Zerrudo (left), in an outing with a friend, 11 months after escaping a job with no days off

For Zerrudo, it was the end of a long struggle to fight for what was due her after she was forced to leave Chung’s house in Shatin on Aug 2 last year, nearly seven months after she arrived in Hong Kong to work for the employer, her adult son and his wife and two children.

Zerrudo said that during the entire time that she was in Chung’s house, she was not allowed to go out for a day-off, with the employer citing Covid-19 as the reason. And yet, she was made to accompany the elderly woman to the wet market regularly, and she was also asked to join the family on the rare occasions that they dined out.

If she needed to send money, she was accompanied by either Chung or other members of her family and guarded until she completed her transactions.

Food was also scarce, said Zerrudo, with their breakfast consisting only of noodles and their dinner, about two spoonfuls of rice with a little viand, mostly cheap meatballs, on the side. For lunch, they ate only biscuits or other light snacks.

After she complained to her agency, Chung allowed her to rest in her makeshift room for a few hours, but still forbid her from going out on her own.

The final straw came when Chung’s son, F.K. Au, threw a heavy printer in her direction early on Aug 2, 2020, causing it to break into pieces just inches away.
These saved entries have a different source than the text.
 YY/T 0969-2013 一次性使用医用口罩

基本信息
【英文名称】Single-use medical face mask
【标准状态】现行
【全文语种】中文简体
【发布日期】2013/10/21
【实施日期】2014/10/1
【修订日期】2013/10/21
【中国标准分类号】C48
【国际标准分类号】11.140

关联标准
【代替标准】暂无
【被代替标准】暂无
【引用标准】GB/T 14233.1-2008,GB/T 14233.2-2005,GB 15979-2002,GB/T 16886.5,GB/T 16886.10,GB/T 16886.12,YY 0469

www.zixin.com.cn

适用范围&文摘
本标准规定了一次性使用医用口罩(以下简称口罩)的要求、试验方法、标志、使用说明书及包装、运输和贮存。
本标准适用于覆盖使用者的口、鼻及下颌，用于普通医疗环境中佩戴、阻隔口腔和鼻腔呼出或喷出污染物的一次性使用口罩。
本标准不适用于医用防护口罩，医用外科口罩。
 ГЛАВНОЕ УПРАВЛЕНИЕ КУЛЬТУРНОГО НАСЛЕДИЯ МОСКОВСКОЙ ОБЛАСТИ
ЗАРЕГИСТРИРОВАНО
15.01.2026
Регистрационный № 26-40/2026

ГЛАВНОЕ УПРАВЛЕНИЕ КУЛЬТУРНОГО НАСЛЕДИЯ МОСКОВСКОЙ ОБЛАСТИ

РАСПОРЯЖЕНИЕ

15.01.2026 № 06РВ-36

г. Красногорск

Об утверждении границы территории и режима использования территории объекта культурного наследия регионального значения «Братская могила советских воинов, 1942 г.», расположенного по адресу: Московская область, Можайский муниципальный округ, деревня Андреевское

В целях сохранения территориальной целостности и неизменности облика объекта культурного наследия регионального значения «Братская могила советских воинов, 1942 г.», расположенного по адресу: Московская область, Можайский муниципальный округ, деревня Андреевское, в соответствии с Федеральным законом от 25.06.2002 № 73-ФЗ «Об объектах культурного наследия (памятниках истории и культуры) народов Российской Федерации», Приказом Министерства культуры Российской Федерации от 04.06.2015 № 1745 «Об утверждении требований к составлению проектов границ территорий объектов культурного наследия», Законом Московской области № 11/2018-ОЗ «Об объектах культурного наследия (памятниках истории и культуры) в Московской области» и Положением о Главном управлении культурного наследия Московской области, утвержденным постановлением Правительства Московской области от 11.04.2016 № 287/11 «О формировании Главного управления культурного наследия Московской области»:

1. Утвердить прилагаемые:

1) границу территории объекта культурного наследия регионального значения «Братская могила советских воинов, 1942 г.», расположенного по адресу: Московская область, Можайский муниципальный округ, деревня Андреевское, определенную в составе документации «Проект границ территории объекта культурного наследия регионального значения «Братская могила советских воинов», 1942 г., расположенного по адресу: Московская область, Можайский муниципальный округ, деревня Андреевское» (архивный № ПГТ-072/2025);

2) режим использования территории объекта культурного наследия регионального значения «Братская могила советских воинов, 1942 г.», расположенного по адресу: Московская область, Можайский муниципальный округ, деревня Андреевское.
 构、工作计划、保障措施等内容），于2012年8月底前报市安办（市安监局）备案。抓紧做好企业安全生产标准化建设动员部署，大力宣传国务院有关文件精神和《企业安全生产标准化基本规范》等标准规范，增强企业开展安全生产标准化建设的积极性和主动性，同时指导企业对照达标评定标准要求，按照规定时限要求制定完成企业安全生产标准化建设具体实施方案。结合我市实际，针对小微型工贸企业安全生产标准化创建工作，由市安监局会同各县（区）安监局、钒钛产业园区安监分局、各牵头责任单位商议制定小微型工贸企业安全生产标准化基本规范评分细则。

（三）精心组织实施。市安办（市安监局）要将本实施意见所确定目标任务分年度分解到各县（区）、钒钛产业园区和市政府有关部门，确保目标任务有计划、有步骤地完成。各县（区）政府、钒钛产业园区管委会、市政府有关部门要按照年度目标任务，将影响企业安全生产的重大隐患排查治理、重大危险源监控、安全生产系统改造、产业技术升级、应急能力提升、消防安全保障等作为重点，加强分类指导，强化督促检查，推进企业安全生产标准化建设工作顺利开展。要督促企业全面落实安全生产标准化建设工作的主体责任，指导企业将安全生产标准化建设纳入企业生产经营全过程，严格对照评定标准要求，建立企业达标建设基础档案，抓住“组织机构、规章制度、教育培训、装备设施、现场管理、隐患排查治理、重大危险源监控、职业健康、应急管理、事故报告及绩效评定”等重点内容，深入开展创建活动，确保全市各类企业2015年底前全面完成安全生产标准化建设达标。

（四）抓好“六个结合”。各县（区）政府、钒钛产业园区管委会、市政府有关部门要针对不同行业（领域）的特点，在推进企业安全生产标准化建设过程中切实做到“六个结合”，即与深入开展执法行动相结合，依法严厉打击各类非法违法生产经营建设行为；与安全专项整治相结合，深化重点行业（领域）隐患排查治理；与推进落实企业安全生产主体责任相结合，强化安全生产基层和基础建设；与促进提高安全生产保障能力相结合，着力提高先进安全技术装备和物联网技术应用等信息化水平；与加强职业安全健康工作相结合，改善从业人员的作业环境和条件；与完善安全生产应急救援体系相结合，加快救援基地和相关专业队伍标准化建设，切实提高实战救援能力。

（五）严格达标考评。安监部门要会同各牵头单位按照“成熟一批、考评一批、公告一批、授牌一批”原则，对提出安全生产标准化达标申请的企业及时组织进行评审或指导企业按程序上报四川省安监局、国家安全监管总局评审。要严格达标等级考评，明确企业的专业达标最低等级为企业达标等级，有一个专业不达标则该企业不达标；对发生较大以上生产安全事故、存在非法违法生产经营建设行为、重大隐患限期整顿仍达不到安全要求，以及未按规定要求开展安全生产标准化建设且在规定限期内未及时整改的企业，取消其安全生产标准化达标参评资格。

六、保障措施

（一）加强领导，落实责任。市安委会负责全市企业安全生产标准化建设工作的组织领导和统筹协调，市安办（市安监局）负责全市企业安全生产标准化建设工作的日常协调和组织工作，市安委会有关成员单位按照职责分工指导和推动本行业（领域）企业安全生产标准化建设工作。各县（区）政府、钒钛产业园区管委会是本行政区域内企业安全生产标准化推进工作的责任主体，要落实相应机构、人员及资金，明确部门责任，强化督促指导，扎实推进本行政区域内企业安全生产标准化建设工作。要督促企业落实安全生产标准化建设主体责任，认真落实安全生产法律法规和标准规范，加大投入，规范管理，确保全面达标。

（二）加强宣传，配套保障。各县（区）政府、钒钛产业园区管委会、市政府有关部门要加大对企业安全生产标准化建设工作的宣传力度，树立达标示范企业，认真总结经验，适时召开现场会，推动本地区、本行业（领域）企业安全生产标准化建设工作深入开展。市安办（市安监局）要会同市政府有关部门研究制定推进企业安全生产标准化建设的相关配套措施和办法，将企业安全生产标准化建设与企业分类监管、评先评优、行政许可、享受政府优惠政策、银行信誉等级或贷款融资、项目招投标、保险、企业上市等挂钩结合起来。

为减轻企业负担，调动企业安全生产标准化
The helper said Au had always been verbally abusive, but stopped short of causing her actual physical harm.

That time, she said she got scared, thinking it was only a matter of time before the man would actually hit her.

“When I told them I wanted to leave, both mother and son locked the door. Au then threatened to call in a lawyer and started a video recording, saying he would post it on social media so I couldn’t work in Hong Kong anymore,” said Zerrudo in a letter to Immigration.

She called in the police, who after talking to her, called her agency representative to help ease her departure from Chung’s house. But their negotiations over her wage claims stretched until 5pm that day, during which Zerrudo was not given any food.

Tired and hungry, she agreed to be paid only what was offered her through her agency.

Little did she know that she would spend the next 11 months trying to chase an employer who, probably scared of being held to account for more grievous offences, decided to simply disappear.